While Jackson shies away from sentimentality, he said that the punk/new wave explosion of the late '70s holds a special place for him, and he didn't think the feeling of something original and exciting in music had been recreated since.
"I thought that hip hop in its early days was quite interesting, but it hasn't been for a long time. It's time for it to die. I'm sick of it. Some of the electronic dance music, and drum&bass experiments were also pretty interesting. Otherwise, there have only been retro mini-explosions, young bands coming out that remind me of the late-70s bands," he said.
Jackson himself left most of his new wave influence behind following his initial success with albums like Look Sharp and I'm the Man. His musical restlessness found him tackling ska and reggae on Beat Crazy and swing and blues on Joe Jackson's Jumping Jive, as well as jazz and Latin inflections on his 1982 blockbuster Night & Day. Over the next two decades, Jackson diverged even more, concentrating on movie soundtracks, classical compositions and loftier themes than three-minute pop songs.

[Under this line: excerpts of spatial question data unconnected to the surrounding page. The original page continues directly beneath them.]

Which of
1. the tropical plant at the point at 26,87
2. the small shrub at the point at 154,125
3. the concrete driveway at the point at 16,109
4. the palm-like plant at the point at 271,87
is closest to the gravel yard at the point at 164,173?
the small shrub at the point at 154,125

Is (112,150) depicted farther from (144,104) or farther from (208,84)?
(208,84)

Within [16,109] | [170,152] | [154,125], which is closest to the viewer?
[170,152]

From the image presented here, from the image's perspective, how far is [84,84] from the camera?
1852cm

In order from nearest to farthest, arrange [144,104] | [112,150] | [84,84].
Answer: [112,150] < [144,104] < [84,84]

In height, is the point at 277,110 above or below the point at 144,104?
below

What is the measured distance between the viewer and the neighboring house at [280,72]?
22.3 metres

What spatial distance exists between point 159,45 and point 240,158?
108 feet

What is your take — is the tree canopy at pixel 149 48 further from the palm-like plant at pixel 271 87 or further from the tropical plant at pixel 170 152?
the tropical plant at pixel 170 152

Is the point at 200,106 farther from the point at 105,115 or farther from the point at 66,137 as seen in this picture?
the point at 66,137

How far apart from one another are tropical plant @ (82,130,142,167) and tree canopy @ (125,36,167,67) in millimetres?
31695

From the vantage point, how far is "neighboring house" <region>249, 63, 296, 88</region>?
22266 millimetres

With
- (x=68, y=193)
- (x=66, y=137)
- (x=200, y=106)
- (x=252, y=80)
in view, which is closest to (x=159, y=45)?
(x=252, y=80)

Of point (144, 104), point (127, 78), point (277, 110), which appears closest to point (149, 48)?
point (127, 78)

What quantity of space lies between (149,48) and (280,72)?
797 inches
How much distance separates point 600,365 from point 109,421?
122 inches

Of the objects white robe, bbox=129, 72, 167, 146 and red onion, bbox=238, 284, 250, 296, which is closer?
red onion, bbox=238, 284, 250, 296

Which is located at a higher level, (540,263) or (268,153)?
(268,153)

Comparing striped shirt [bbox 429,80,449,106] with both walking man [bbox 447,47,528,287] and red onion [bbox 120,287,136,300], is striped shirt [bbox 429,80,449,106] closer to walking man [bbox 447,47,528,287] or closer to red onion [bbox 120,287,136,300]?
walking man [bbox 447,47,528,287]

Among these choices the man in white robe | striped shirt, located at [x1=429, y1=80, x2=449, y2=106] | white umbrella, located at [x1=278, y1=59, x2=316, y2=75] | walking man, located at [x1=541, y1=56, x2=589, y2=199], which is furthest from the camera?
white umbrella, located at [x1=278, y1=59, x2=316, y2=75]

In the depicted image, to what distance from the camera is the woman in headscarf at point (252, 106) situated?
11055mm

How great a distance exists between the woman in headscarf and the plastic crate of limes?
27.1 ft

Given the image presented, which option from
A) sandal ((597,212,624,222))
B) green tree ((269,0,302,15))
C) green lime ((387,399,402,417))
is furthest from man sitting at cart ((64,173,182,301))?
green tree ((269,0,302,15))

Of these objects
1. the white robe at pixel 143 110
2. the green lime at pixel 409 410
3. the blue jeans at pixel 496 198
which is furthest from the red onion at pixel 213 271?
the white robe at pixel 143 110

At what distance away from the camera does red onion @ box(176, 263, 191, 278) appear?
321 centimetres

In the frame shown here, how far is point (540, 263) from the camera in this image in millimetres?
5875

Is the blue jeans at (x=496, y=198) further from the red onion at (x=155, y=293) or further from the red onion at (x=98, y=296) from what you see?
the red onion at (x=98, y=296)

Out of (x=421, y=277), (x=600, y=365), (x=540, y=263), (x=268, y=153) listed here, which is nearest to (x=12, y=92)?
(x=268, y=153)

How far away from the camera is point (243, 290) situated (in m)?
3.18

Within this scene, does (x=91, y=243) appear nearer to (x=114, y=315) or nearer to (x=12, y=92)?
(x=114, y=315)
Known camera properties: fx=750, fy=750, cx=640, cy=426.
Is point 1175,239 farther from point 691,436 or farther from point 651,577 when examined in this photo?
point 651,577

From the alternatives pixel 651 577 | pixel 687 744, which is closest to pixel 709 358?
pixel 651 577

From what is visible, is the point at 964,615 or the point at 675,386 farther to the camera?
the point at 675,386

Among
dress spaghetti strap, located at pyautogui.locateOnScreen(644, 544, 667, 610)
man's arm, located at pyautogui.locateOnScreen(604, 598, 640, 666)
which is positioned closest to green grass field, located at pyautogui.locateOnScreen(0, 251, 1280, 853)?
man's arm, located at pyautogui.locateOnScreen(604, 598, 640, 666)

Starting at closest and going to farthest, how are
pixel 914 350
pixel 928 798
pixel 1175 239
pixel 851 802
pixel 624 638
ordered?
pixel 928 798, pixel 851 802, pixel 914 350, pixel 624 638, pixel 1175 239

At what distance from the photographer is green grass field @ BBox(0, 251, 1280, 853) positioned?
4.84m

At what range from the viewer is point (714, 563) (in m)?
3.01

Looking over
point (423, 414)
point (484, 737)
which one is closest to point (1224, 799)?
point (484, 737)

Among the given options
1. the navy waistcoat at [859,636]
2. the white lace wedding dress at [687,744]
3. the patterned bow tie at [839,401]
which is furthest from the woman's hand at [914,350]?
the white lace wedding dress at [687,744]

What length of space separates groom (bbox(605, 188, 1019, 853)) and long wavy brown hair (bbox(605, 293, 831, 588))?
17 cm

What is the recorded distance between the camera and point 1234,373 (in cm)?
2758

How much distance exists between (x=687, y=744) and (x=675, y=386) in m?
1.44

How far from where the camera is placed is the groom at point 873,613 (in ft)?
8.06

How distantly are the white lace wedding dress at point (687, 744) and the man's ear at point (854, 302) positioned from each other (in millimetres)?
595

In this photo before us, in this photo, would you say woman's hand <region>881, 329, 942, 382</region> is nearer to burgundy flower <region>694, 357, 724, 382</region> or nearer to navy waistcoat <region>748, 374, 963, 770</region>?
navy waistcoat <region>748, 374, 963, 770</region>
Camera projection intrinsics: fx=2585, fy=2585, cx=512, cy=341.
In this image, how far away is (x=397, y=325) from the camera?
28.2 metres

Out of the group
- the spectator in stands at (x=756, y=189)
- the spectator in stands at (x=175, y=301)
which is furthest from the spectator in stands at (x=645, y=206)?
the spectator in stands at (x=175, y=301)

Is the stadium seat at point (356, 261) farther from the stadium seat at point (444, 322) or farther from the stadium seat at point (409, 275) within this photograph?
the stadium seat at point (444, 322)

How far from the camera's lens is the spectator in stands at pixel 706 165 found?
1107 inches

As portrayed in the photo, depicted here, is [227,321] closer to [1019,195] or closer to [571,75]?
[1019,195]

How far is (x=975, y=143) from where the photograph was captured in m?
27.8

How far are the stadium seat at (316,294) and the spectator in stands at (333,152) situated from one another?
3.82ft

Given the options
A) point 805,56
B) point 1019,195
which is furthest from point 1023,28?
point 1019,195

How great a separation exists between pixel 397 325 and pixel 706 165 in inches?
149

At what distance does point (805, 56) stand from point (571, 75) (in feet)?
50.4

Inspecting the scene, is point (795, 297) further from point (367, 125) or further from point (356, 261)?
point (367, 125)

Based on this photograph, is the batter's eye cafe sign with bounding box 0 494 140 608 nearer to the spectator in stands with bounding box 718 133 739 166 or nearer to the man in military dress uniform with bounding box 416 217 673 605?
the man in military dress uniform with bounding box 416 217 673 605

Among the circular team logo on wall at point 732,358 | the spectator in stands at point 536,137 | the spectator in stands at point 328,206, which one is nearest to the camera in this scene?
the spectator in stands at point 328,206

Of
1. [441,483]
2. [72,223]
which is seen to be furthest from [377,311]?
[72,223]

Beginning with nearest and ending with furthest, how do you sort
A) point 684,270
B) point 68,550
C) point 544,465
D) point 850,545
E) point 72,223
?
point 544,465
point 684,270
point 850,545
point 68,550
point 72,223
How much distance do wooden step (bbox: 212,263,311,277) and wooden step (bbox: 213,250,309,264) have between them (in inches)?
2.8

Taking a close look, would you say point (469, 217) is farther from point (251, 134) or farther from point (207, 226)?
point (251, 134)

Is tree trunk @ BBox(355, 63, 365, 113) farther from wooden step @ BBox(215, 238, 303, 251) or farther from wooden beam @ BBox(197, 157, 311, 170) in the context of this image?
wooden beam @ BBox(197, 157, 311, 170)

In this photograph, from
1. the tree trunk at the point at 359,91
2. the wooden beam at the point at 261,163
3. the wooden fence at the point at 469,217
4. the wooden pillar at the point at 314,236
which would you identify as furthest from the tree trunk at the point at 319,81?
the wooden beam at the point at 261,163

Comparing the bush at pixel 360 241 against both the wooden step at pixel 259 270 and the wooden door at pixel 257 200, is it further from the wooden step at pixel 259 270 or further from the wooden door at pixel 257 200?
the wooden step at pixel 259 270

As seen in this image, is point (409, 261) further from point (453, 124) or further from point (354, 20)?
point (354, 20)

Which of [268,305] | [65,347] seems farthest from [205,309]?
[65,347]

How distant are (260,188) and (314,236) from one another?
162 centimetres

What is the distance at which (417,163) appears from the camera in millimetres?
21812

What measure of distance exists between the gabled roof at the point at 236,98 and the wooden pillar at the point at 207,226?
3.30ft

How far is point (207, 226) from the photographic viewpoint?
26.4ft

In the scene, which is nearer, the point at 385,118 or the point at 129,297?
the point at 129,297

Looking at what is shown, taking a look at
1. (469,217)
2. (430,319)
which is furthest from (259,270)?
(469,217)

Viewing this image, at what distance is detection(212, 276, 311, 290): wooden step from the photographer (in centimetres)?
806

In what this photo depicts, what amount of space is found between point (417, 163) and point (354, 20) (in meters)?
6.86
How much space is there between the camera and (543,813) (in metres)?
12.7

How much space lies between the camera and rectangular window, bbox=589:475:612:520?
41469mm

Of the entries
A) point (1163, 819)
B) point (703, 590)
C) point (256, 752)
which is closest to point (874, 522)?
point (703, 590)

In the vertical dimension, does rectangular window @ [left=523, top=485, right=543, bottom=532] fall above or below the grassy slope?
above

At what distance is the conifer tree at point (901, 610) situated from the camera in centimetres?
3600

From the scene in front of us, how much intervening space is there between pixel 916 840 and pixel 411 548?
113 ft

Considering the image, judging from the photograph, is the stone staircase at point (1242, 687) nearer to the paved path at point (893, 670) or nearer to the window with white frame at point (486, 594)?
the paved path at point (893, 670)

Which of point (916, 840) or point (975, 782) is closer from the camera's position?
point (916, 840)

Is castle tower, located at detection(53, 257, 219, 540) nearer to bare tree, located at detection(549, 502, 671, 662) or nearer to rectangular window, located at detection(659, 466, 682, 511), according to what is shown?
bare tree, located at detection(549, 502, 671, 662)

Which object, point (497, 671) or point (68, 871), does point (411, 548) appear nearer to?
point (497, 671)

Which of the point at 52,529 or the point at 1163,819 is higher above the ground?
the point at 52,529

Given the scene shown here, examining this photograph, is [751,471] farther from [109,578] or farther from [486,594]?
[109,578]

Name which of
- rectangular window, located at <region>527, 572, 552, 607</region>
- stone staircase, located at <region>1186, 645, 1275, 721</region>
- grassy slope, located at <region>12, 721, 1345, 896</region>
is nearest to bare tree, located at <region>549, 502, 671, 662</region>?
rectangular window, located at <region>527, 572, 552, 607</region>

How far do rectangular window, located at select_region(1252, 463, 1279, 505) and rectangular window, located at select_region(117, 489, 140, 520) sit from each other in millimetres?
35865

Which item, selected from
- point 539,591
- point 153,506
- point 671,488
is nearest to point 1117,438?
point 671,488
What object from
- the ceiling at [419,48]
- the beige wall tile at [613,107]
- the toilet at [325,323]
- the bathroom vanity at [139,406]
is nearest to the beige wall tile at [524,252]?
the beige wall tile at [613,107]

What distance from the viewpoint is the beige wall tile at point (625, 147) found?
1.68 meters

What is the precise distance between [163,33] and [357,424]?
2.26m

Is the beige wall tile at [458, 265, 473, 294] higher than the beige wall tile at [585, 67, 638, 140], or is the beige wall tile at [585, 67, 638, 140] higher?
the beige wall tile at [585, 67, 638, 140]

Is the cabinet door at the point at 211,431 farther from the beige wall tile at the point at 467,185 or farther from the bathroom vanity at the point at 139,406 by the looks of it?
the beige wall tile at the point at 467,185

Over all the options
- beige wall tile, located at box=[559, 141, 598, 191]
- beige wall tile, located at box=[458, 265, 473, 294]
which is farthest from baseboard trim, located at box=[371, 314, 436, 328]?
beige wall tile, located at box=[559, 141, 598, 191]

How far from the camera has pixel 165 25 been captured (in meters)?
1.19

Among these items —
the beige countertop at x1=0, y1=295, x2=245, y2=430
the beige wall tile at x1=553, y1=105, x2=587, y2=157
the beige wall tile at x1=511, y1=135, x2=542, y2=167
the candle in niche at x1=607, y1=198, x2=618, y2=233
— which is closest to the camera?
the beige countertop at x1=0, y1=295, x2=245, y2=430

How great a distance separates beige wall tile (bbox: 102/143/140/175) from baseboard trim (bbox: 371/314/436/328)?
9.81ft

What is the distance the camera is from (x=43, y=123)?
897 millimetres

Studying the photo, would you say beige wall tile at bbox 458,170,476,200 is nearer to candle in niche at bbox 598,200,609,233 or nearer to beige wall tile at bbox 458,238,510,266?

"I guess I hit a wall somewhere, I think it was one big world tour too many," he laughs." When I made [1994's] Night Music, I wanted it to be gentle and dreamlike, not aggressive, in your face rock and roll, and I think it was misunderstood," he said. "Around that time, a lot of people lost interest in me. But that happens no matter what you do. If I had replicated Look Sharp for 25 years, I still would have been slagged off."
However, with the sterling reviews for Rain which signifies a lean, mean return to his spiky pop writing style, Jackson's muse appears to be working in full swing.